TASK MATERIAL

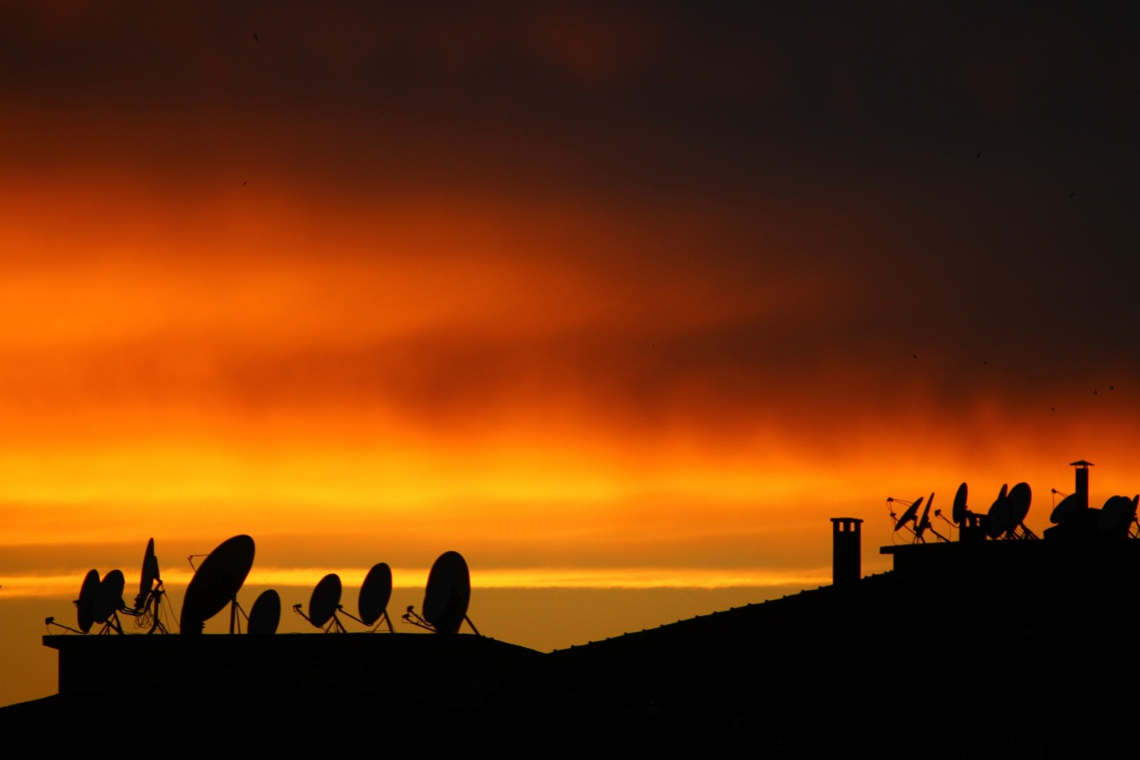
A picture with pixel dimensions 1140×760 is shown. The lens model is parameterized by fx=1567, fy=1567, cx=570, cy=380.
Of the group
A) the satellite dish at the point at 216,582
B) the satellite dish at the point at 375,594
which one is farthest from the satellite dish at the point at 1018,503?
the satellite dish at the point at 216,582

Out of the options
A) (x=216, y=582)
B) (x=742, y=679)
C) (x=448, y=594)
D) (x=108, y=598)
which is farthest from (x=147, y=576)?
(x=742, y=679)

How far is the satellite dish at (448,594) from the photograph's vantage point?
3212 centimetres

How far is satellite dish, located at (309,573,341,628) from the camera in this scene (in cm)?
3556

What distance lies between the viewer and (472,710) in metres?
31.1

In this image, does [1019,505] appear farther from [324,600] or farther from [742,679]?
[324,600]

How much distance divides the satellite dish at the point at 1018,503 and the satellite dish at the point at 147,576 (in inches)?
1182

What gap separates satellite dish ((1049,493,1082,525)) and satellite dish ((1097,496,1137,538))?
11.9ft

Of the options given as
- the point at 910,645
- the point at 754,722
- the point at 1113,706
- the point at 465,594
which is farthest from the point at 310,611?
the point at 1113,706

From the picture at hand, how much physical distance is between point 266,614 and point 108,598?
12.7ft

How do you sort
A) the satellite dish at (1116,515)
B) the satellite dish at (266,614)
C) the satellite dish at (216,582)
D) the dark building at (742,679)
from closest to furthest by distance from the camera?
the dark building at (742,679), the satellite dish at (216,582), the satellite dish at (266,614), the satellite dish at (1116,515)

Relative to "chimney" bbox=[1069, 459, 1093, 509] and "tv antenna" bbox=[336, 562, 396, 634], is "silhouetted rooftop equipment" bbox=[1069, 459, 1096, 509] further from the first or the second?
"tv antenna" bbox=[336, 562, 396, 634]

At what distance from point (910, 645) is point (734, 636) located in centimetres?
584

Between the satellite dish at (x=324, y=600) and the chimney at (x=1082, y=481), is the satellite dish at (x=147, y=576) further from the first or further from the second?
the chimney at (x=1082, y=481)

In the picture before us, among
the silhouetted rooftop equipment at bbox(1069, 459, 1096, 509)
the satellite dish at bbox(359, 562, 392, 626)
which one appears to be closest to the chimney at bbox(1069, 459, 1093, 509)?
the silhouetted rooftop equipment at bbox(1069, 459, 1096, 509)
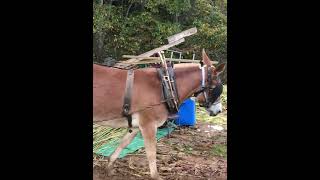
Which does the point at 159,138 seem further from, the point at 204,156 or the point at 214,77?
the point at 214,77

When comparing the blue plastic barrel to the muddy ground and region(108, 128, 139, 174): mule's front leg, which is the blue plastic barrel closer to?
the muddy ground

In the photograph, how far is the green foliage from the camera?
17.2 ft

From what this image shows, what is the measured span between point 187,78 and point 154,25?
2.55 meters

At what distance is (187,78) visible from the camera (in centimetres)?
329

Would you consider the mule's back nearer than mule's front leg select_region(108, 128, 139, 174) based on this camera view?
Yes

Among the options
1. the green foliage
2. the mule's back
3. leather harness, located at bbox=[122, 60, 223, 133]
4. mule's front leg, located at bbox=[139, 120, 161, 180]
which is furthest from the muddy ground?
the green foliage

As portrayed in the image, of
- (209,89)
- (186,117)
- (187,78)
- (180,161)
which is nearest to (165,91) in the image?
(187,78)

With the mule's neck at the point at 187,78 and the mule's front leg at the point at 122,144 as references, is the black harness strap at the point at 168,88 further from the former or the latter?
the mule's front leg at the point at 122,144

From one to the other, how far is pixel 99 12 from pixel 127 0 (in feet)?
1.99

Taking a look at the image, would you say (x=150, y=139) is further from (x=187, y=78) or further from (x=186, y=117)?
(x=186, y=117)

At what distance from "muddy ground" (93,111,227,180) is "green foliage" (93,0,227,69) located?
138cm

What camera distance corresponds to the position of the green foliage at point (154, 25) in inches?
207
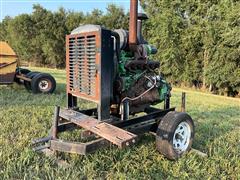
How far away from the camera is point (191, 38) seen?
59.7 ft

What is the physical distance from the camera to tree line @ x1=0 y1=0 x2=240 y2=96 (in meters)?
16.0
--
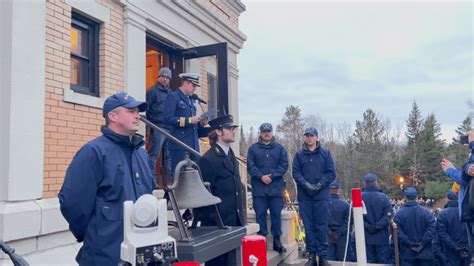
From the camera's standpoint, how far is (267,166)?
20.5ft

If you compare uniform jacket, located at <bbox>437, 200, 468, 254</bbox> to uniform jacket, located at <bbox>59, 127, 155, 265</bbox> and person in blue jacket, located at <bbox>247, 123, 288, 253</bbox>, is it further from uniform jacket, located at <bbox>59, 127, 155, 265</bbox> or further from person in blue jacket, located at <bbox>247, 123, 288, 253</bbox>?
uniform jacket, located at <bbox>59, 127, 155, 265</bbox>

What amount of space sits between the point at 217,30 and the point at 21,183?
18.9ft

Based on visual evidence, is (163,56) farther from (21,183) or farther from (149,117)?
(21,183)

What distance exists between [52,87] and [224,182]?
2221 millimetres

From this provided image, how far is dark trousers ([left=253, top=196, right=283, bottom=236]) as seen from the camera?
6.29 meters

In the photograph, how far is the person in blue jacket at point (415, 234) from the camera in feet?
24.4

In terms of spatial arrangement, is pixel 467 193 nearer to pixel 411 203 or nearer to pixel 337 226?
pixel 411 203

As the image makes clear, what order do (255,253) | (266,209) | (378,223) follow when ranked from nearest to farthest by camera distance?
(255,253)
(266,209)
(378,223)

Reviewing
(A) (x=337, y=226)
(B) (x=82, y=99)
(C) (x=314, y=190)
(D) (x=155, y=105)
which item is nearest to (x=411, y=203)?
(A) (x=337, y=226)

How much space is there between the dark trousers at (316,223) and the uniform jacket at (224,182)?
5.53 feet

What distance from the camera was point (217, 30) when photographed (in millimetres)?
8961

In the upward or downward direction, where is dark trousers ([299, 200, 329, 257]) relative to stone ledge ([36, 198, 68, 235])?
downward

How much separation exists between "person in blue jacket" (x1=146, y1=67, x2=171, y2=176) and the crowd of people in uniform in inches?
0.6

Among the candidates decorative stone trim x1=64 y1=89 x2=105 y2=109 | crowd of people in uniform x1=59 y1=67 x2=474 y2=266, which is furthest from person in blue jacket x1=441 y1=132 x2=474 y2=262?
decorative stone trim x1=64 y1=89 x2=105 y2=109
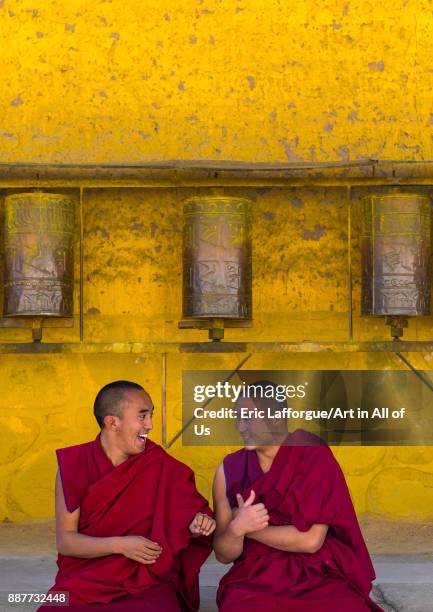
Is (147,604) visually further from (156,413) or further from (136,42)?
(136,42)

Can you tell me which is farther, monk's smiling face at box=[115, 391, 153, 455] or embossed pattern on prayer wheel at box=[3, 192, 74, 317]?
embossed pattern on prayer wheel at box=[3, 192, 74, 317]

EXERCISE DETAILS
Tally the lines in the items above that contain the word "options". Reply with the number alone.

WRITTEN SOLUTION
3